This study was conducted in a few development wells from Malleshwaram, and the possibility of sanding and the influence of perforation on fluid flow rates to minimize sanding tendencies was examined. Also, fluid flow rates at critical draw down pressure were computed and analyzed for a different set of orientated perforations. The average diameter of the sand grain was computed using the histogram plot obtained from the photomicrographs and was found to be 100 µm. Strength parameters, namely the unconfined compressive strength (UCS) and cohesion, were investigated in all wells to decipher the formation strength. CDDP was computed at the increasing percentage of depletion to estimate the onset of sanding, and fluid flow rates were calculated for the same. Critical draw down pressure (CDDP), which is a function of both critical bottom hole pressure and reservoir pore pressure, for well 1 and well 2 is estimated as 4650 Psi and 3400 Psi, respectively, at 0% depletion. Petrophysical properties, namely porosity and permeability, were evaluated using He porosimeter while the pore pressure was calculated using Eaton’s formula. Reservoir having similar petrophysical properties were constructed using a total of 1,63,316 elements for mesh construction and mesh volume of 8.46 m3, and boundary conditions were defined to build the geometry. Fluid flow from the reservoir to the wellbore was simulated using Darcy law for laminar flow. The Navier–Stokes equation was generally used for free channel laminar flow. Finite element modeling using the actual reservoir condition was simulated and average fluid flow rate was calculated as 0.024548 \({\text{m}}^{3}\)/sec. Fluid flow rates at different orientations and size were also simulated to scrutinize its influence. It was observed that horizontal perforation enhances the fluid flow rates appreciably without sanding tendencies.

Geological settings

Pericratonic Krishna Godavari Basin is a continental passive margin basin that came into existence following rifting along the eastern continental margin of the Indian craton in the early Mesozoic. The onland part consists of 2800 sq. km and is mostly alluvium covered (Bastia et al. 2006). The basin represents a fully developed passive margin sequence in the northern part and is characterized by a series of en echelon horst and graben systems, cascading down toward a thick pile of sediments of Permian to Recent age sagging in the southern part as shown in Fig. 2.

Fig. 2
figure 2

Structural map showing major horst and graben structures in KG Basin (From, DGH Repository 2022)
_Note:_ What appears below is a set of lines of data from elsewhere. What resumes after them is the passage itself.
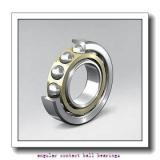 45 mm x 84 mm x 39 mm  45 mm x 84 mm x 39 mm  Fersa F16082 angular contact ball bearings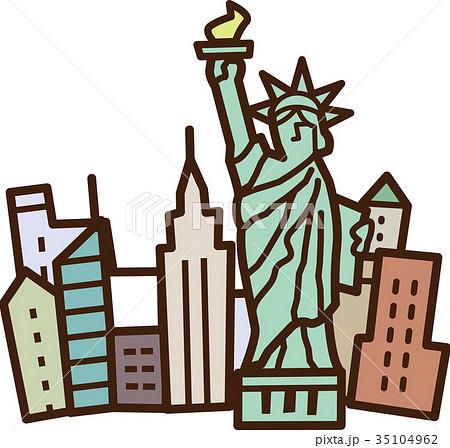 世界イラストマップ 自由の女神のイラスト素材 35104962 Pixta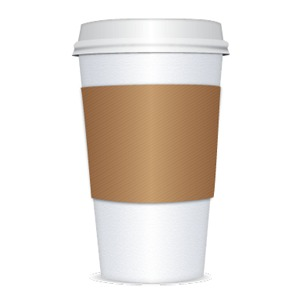 Paper Cup Blank Template - Imgflip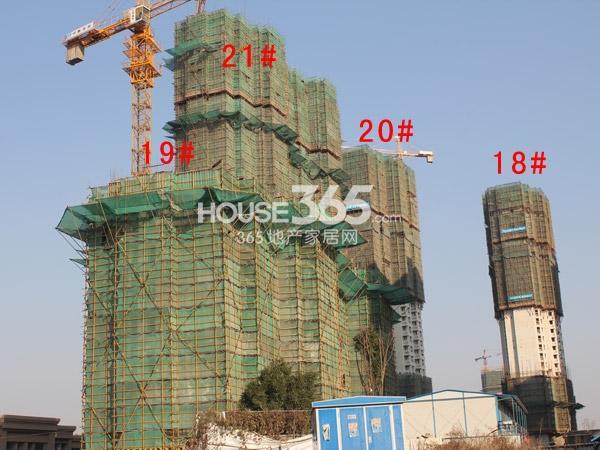 华润国际社区18-21#楼工程进度全景图(2014.12)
The sedimentary evolution of the KG basin can be divided into rift and drift phase. The syn-rift sequence is identified and described as Gollapalli, Kanukollu, and Nandigama and is seen throughout the basin (Rao and Mani 1993). Though no discernible unconformity is noticed between Gollapalli sandstone and Raghavapuram shale in the outcrop area, there is ample evidence from the subsurface geological and geophysical data that the rift-drift transition can be marked at the base of Raghavapuram shale. Since the Cretaceous times, the basin has become a pericratonic basin. Its thick fluvial load was associated with faulting of the basement block due to the re-activation of the NE-SW trending Precambrian faults (Bastia et al. 2006). These differential movements allowed magma to rise resulting in Razole volcanism. The present area falls within MS ML Block of KG onland and is situated in between the Kaza-Kaikalur horst in the west and Tanuku horst in the east of west Godavari sub-basin in Malleshwaram area. The location of the studied wells is marked on the map in Fig. 3

Fig. 3
figure 3

Location map of the studied wells in KG Basin. The map is prepared by using CASMI, a visualization tool for the World Stress Map (WSM) database accessed by the online interface CASMO (Heidbach et al. 2018)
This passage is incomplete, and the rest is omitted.